ISLAMABAD (Reuters) - A Pakistani court dismissed on Wednesday a request for the release on bail of five Americans accused of contacting militants over the Internet and plotting terrorist attacks.
The students, in their 20s and from the U.S. state of Virginia, were detained in December in the central Pakistani town of Sargodha, 190 km (120 miles) southeast of the capital.
They have not been formally charged but could face lengthy prison terms if found guilty.
The case of the Americans, who were arrested days after arriving in Pakistan, has raised alarm over the danger posed by militants using the Internet to evade tighter international security measures and plan attacks.
A defense lawyer for the five men, Hassan Katchela, told Reuters by telephone that an anti-terrorist judge in Sargodha turned down the plea for their release on bail.
“We were not expecting the dismissal, as despite our repeated demands for evidence and charges, the prosecutors failed to provide anything substantial against them,” he said. “Now we will approach a higher court.”
A panel of defense lawyers for the men said the charges brought against their clients were “vague” and requested an anti-terrorist court on Tuesday to order their release on bail.
Police have said emails showed they contacted Pakistani militants who had planned to use them for attacks in Pakistan, a front-line state in the U.S.-led war against militancy.

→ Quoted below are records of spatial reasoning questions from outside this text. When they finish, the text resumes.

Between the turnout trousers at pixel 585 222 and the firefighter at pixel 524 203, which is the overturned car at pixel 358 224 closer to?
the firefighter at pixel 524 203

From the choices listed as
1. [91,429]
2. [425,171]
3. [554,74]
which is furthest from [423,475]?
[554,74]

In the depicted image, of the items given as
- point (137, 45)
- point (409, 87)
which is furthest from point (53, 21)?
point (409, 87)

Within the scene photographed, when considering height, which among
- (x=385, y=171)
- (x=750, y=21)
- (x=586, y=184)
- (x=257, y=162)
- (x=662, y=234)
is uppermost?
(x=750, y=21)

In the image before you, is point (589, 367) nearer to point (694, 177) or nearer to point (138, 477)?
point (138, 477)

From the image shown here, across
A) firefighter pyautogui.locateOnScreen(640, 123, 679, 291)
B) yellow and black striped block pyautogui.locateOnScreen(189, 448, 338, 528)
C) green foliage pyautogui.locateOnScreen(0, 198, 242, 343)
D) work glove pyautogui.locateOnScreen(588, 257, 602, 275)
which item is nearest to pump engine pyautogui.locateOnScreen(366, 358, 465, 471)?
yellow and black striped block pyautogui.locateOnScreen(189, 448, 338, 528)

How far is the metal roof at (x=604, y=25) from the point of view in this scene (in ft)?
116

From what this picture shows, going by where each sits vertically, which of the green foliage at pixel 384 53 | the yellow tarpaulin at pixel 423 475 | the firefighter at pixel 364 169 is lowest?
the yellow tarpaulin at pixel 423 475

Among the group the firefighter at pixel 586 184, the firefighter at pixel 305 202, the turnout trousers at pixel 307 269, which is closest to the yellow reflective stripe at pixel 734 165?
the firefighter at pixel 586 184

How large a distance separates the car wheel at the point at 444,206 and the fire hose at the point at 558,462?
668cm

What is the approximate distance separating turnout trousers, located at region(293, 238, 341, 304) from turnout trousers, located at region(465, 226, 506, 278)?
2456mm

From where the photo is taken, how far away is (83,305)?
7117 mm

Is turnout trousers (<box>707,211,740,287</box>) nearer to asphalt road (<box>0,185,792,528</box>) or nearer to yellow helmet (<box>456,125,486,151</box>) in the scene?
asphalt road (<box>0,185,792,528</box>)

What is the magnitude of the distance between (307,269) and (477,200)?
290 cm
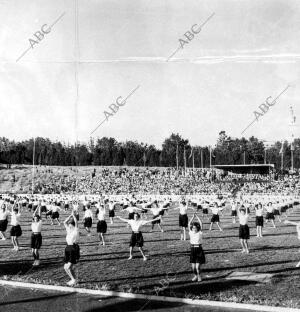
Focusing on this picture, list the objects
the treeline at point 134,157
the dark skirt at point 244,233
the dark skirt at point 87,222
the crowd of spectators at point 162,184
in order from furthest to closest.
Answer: the treeline at point 134,157 < the crowd of spectators at point 162,184 < the dark skirt at point 87,222 < the dark skirt at point 244,233

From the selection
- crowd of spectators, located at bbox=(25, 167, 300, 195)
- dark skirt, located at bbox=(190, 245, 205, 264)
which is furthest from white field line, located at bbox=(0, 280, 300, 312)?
crowd of spectators, located at bbox=(25, 167, 300, 195)

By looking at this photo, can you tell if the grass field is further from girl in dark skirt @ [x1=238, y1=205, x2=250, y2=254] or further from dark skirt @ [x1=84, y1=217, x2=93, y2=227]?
dark skirt @ [x1=84, y1=217, x2=93, y2=227]

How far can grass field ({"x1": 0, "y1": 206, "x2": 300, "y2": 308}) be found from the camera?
10.2 metres

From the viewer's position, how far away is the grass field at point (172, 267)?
1021cm

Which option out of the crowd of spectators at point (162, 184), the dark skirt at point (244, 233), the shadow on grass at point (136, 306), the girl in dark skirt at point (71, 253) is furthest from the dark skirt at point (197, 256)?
the crowd of spectators at point (162, 184)

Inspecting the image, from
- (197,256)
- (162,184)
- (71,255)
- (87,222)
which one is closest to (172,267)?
(197,256)

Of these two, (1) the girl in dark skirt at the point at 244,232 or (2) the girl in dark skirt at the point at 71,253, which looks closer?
(2) the girl in dark skirt at the point at 71,253

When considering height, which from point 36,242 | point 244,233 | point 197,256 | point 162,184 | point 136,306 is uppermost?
point 162,184

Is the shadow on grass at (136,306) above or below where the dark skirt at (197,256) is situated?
below

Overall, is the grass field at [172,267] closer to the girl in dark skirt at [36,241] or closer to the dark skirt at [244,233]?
the girl in dark skirt at [36,241]

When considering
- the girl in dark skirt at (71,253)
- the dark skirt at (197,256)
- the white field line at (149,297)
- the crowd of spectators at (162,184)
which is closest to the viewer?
the white field line at (149,297)

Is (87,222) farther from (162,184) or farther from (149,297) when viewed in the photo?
(162,184)

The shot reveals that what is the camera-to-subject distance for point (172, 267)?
12859 mm

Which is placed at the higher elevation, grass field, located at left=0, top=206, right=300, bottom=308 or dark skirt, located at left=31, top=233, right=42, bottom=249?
dark skirt, located at left=31, top=233, right=42, bottom=249
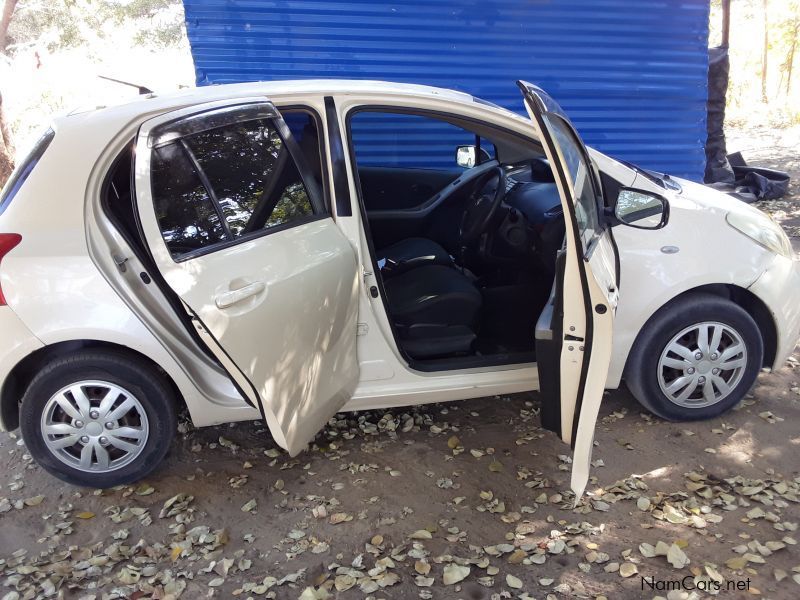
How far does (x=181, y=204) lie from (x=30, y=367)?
3.70 ft

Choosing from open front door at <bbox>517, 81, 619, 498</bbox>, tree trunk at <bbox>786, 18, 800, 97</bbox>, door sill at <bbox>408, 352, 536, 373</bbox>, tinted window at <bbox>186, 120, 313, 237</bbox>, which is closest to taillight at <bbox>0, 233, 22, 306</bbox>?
tinted window at <bbox>186, 120, 313, 237</bbox>

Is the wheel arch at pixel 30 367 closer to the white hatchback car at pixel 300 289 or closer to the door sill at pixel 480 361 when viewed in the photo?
the white hatchback car at pixel 300 289

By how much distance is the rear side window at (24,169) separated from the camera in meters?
2.75

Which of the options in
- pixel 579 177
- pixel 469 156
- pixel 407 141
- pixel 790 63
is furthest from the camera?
pixel 790 63

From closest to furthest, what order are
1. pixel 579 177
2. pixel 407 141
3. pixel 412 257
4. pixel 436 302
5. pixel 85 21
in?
pixel 579 177 → pixel 436 302 → pixel 412 257 → pixel 407 141 → pixel 85 21

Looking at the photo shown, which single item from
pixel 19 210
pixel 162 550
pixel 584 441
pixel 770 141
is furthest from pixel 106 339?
pixel 770 141

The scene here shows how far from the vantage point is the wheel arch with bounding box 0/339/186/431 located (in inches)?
113

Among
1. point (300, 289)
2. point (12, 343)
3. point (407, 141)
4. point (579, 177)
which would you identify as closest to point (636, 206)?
Result: point (579, 177)

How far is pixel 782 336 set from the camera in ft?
10.7

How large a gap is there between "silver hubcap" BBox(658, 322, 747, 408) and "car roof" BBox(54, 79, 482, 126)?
1.62 metres

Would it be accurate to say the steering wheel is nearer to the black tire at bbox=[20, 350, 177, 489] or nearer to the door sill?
the door sill

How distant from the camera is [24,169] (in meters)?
2.79

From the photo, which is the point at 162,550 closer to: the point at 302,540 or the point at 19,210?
the point at 302,540

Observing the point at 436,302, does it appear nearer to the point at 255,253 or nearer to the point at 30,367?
the point at 255,253
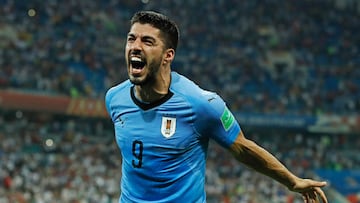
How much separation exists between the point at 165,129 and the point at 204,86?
74.2 ft

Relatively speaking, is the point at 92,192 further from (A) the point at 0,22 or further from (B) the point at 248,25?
(B) the point at 248,25

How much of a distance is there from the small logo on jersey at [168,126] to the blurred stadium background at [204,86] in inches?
546

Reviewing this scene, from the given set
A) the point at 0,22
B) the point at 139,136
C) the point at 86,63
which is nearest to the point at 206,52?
the point at 86,63

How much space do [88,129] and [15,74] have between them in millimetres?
3524

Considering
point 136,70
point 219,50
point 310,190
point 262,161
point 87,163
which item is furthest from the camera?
point 219,50

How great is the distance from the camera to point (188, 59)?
2770cm

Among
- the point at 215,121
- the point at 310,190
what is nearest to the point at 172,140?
the point at 215,121

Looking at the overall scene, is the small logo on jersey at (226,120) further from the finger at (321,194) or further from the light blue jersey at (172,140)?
the finger at (321,194)

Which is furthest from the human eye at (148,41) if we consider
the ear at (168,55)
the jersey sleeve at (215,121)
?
the jersey sleeve at (215,121)

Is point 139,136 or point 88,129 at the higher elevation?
point 139,136

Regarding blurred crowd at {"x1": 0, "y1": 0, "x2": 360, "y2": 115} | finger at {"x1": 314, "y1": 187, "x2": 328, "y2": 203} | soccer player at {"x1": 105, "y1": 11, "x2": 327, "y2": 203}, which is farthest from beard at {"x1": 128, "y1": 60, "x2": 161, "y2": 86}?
blurred crowd at {"x1": 0, "y1": 0, "x2": 360, "y2": 115}

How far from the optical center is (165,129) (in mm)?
3477

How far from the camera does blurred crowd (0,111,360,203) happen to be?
697 inches

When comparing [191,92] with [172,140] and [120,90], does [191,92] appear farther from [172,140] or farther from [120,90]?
[120,90]
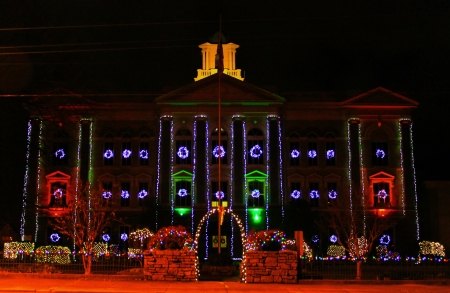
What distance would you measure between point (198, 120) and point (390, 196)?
1844cm

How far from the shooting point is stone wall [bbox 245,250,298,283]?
23.9 metres

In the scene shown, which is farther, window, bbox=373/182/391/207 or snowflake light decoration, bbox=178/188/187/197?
snowflake light decoration, bbox=178/188/187/197

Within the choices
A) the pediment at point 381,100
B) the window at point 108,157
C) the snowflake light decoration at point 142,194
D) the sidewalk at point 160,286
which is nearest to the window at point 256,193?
the snowflake light decoration at point 142,194

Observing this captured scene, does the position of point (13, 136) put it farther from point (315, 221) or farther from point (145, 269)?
point (315, 221)

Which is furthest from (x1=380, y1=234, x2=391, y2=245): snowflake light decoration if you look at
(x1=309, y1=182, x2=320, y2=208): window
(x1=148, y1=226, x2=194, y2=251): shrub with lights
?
(x1=148, y1=226, x2=194, y2=251): shrub with lights

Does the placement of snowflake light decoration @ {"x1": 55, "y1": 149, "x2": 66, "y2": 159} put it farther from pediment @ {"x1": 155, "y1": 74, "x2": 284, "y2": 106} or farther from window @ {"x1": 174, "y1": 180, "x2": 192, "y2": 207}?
window @ {"x1": 174, "y1": 180, "x2": 192, "y2": 207}

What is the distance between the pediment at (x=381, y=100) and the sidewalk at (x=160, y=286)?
3304 centimetres

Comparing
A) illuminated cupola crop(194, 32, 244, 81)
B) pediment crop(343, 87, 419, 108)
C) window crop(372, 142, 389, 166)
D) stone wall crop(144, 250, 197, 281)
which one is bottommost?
stone wall crop(144, 250, 197, 281)

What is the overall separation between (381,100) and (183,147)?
18398mm

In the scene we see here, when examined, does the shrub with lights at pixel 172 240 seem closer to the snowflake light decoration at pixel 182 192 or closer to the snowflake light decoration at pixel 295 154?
the snowflake light decoration at pixel 182 192

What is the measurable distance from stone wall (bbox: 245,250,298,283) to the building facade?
30.8 metres

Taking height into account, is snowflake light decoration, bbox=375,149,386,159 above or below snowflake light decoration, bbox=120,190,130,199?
above

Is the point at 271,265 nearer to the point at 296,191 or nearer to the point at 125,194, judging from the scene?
the point at 296,191

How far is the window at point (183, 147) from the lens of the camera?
56.6 m
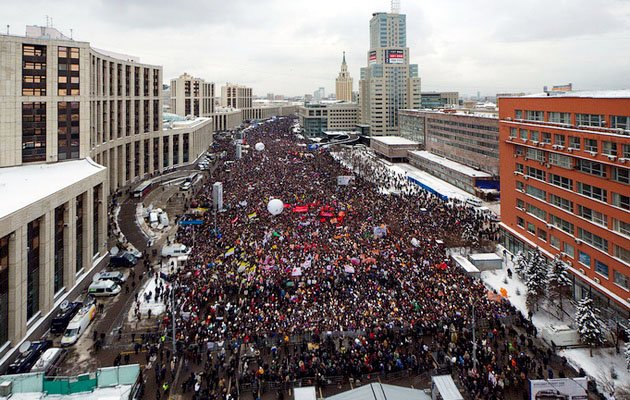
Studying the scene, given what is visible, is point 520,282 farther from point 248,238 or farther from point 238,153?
point 238,153

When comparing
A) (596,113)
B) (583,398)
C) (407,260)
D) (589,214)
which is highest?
(596,113)

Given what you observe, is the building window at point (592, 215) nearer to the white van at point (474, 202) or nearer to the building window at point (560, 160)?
the building window at point (560, 160)

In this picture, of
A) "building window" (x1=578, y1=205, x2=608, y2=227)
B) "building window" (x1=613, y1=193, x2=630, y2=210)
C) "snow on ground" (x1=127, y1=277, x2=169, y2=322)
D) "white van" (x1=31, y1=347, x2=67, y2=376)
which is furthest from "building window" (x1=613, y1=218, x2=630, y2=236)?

The men -- two of them of Pakistani origin, one of Egyptian, one of Yemeni and one of Eritrean origin -- told the court earlier they only wanted to provide fellow Muslims in Afghanistan with medical and financial help.
They have accused the U.S. Federal Bureau of Investigation and Pakistani police of torturing them and trying to frame them. Pakistani authorities have denied the accusations of mistreatment.
Pakistan is fighting al Qaeda-linked militants and under pressure from Washington to help stabilize neighboring Afghanistan by cracking down harder on militants’ cross-border attacks on U.S.-led troops.